Task instructions:
Please convert the entries below into a JSON list of strings, with one string for each line and blank lines omitted.
• • • • • • •
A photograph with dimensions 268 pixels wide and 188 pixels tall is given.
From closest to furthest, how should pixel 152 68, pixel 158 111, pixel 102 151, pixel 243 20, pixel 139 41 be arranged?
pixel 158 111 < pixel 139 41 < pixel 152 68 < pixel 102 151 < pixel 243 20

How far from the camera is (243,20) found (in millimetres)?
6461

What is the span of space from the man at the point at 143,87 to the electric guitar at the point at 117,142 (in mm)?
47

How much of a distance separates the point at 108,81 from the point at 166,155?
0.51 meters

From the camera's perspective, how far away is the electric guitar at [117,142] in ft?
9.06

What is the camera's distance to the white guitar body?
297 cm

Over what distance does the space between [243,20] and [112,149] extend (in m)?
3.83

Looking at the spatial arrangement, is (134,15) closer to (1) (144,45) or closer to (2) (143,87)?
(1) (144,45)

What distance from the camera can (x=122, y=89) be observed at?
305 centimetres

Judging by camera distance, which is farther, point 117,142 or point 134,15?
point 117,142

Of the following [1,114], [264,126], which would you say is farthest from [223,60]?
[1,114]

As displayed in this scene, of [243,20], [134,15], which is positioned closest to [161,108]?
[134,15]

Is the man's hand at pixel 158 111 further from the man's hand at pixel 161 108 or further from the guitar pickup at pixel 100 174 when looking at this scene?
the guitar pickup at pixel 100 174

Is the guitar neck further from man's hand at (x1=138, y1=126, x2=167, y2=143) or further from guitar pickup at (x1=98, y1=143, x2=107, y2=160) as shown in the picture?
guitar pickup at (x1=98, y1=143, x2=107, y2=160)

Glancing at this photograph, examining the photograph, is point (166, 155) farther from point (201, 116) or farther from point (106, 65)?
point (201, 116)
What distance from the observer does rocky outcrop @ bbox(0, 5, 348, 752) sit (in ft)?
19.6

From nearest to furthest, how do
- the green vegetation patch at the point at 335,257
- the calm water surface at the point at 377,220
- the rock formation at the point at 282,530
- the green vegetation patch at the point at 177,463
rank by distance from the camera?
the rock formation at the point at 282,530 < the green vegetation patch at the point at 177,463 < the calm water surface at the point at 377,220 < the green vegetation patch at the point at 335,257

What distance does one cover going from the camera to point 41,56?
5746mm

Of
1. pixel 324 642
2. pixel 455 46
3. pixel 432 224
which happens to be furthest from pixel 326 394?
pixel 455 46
• • • • • • •
Correct output:
[
  "A photograph with dimensions 268 pixels wide and 188 pixels tall is given.",
  "From closest to furthest, how should pixel 152 68, pixel 158 111, pixel 102 151, pixel 243 20, pixel 139 41 be arranged?",
  "pixel 158 111 < pixel 139 41 < pixel 152 68 < pixel 102 151 < pixel 243 20",
  "How far from the camera is (243,20) found (in millimetres)?",
  "6461",
  "What is the span of space from the man at the point at 143,87 to the electric guitar at the point at 117,142 (in mm)?",
  "47",
  "How much of a distance separates the point at 108,81 from the point at 166,155?",
  "0.51 meters",
  "From the camera's perspective, how far away is the electric guitar at [117,142] in ft?",
  "9.06",
  "What is the camera's distance to the white guitar body?",
  "297 cm",
  "Over what distance does the space between [243,20] and [112,149] extend (in m)?",
  "3.83",
  "Looking at the spatial arrangement, is (134,15) closer to (1) (144,45) or closer to (2) (143,87)?",
  "(1) (144,45)",
  "What distance from the camera can (x=122, y=89) be observed at?",
  "305 centimetres",
  "Judging by camera distance, which is farther, point 117,142 or point 134,15?",
  "point 117,142",
  "Of the following [1,114], [264,126], which would you say is farthest from [223,60]?",
  "[1,114]",
  "As displayed in this scene, of [243,20], [134,15], which is positioned closest to [161,108]?",
  "[134,15]",
  "Is the man's hand at pixel 158 111 further from the man's hand at pixel 161 108 or further from the guitar pickup at pixel 100 174 when looking at this scene?",
  "the guitar pickup at pixel 100 174",
  "Is the guitar neck further from man's hand at (x1=138, y1=126, x2=167, y2=143) or further from guitar pickup at (x1=98, y1=143, x2=107, y2=160) as shown in the picture?",
  "guitar pickup at (x1=98, y1=143, x2=107, y2=160)",
  "Glancing at this photograph, examining the photograph, is point (166, 155) farther from point (201, 116) or farther from point (106, 65)?",
  "point (201, 116)",
  "What distance from the observer does rocky outcrop @ bbox(0, 5, 348, 752) sit (in ft)?",
  "19.6",
  "From nearest to furthest, how do",
  "- the green vegetation patch at the point at 335,257",
  "- the calm water surface at the point at 377,220",
  "- the rock formation at the point at 282,530",
  "- the green vegetation patch at the point at 177,463",
  "rank by distance from the camera?",
  "the rock formation at the point at 282,530 < the green vegetation patch at the point at 177,463 < the calm water surface at the point at 377,220 < the green vegetation patch at the point at 335,257",
  "What distance does one cover going from the camera to point 41,56?",
  "5746mm",
  "Of",
  "1. pixel 324 642",
  "2. pixel 455 46",
  "3. pixel 432 224",
  "which happens to be furthest from pixel 326 394?",
  "pixel 455 46"
]